> _INSTRUCTIONS FOR THE TASK_: The task calls for each line of the records below in which the word "stop" appears.

> _RECORDS PROVIDED_:
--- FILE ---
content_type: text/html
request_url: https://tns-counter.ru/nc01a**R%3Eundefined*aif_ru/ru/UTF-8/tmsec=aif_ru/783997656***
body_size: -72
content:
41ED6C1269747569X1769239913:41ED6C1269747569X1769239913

---

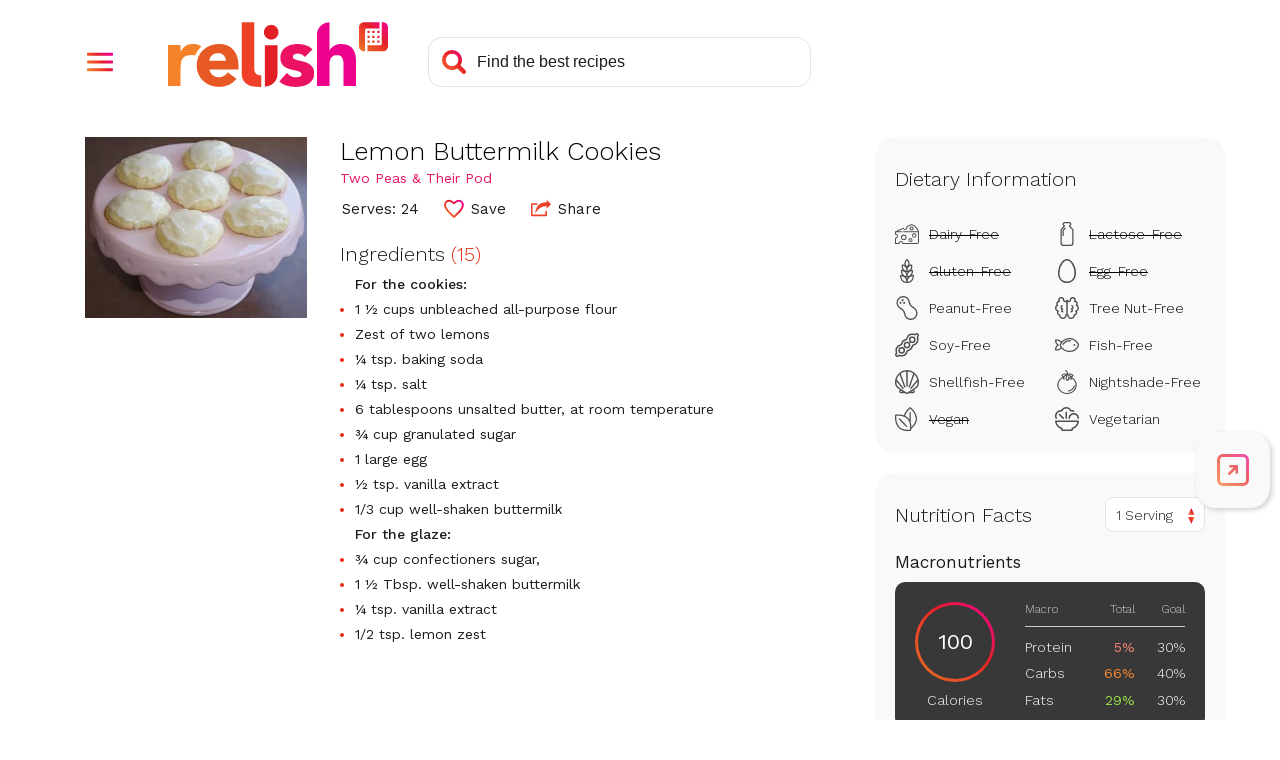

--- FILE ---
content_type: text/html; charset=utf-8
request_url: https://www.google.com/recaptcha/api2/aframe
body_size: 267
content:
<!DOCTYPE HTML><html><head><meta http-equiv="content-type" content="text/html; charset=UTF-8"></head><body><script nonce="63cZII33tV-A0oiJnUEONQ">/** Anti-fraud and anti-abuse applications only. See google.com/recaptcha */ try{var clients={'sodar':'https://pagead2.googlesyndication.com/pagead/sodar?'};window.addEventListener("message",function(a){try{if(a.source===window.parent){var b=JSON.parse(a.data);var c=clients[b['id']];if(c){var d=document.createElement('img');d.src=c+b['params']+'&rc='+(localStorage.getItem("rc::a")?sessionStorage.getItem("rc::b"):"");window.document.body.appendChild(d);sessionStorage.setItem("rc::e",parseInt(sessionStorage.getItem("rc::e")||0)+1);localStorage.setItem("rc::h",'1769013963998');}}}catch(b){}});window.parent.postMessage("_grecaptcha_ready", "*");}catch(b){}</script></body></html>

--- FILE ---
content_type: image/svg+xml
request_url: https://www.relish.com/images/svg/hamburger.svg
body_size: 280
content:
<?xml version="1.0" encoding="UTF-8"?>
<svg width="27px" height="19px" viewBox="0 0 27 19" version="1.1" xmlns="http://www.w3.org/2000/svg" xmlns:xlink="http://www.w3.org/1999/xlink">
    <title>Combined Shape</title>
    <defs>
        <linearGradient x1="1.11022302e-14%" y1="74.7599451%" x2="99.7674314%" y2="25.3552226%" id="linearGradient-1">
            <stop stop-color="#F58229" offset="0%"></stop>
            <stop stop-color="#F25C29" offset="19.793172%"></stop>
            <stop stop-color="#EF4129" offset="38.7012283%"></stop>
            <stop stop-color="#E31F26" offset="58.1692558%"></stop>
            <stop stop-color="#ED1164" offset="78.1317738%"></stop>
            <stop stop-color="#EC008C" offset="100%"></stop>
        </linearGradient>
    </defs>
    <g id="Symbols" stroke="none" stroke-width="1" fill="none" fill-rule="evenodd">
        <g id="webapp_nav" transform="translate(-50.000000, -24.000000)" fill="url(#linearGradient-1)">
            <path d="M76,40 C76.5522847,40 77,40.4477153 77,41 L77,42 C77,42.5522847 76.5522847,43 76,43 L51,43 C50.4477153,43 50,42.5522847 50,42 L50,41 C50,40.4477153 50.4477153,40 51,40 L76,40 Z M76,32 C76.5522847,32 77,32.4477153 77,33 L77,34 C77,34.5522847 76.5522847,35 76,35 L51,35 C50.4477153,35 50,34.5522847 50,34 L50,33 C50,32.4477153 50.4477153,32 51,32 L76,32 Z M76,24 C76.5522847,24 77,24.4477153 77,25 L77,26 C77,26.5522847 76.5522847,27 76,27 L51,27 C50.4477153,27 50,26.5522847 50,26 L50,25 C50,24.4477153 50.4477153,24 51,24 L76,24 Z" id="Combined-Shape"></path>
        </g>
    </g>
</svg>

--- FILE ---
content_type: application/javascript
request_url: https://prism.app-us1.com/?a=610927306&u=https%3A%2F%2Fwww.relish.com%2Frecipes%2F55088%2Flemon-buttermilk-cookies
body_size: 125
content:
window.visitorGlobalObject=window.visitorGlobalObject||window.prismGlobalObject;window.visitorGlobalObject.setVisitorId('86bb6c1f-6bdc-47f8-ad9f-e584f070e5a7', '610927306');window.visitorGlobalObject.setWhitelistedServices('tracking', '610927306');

...

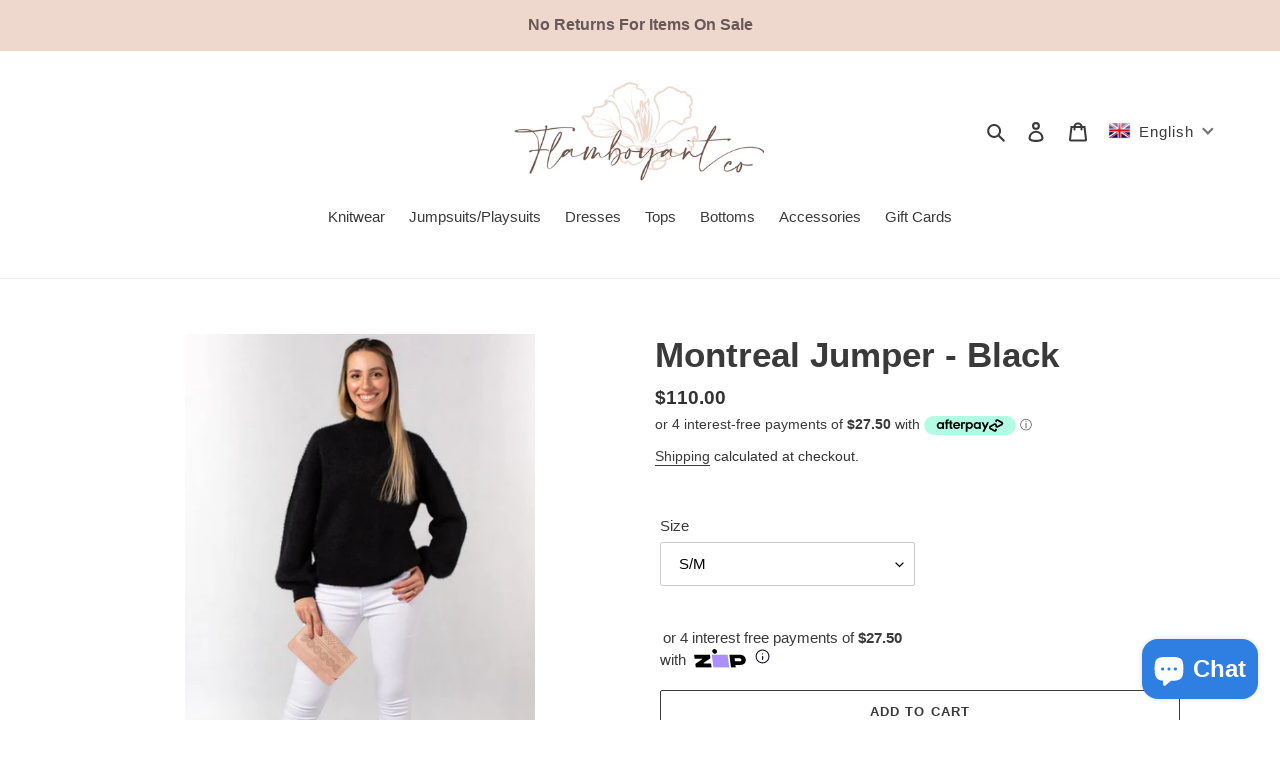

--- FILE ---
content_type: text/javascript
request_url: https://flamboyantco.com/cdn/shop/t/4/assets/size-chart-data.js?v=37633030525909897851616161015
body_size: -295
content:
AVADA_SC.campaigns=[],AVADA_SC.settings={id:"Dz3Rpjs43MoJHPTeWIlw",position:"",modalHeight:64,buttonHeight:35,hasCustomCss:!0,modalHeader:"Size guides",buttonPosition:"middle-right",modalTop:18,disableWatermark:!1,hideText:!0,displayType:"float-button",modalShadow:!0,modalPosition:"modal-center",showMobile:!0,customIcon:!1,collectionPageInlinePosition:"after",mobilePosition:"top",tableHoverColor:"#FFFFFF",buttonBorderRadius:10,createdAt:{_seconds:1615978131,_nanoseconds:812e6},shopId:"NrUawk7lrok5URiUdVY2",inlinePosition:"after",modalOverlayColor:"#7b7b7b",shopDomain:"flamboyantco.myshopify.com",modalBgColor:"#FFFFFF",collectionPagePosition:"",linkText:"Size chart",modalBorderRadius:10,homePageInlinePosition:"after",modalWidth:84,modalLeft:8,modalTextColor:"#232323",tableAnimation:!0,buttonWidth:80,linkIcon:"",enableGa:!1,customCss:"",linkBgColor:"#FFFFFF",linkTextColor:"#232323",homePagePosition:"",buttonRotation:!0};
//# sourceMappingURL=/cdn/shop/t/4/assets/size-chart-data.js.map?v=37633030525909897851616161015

> _EXPECTED OUTPUT_:
            <stop stop-color="#F58229" offset="0%"></stop>
            <stop stop-color="#F25C29" offset="19.793172%"></stop>
            <stop stop-color="#EF4129" offset="38.7012283%"></stop>
            <stop stop-color="#E31F26" offset="58.1692558%"></stop>
            <stop stop-color="#ED1164" offset="78.1317738%"></stop>
            <stop stop-color="#EC008C" offset="100%"></stop>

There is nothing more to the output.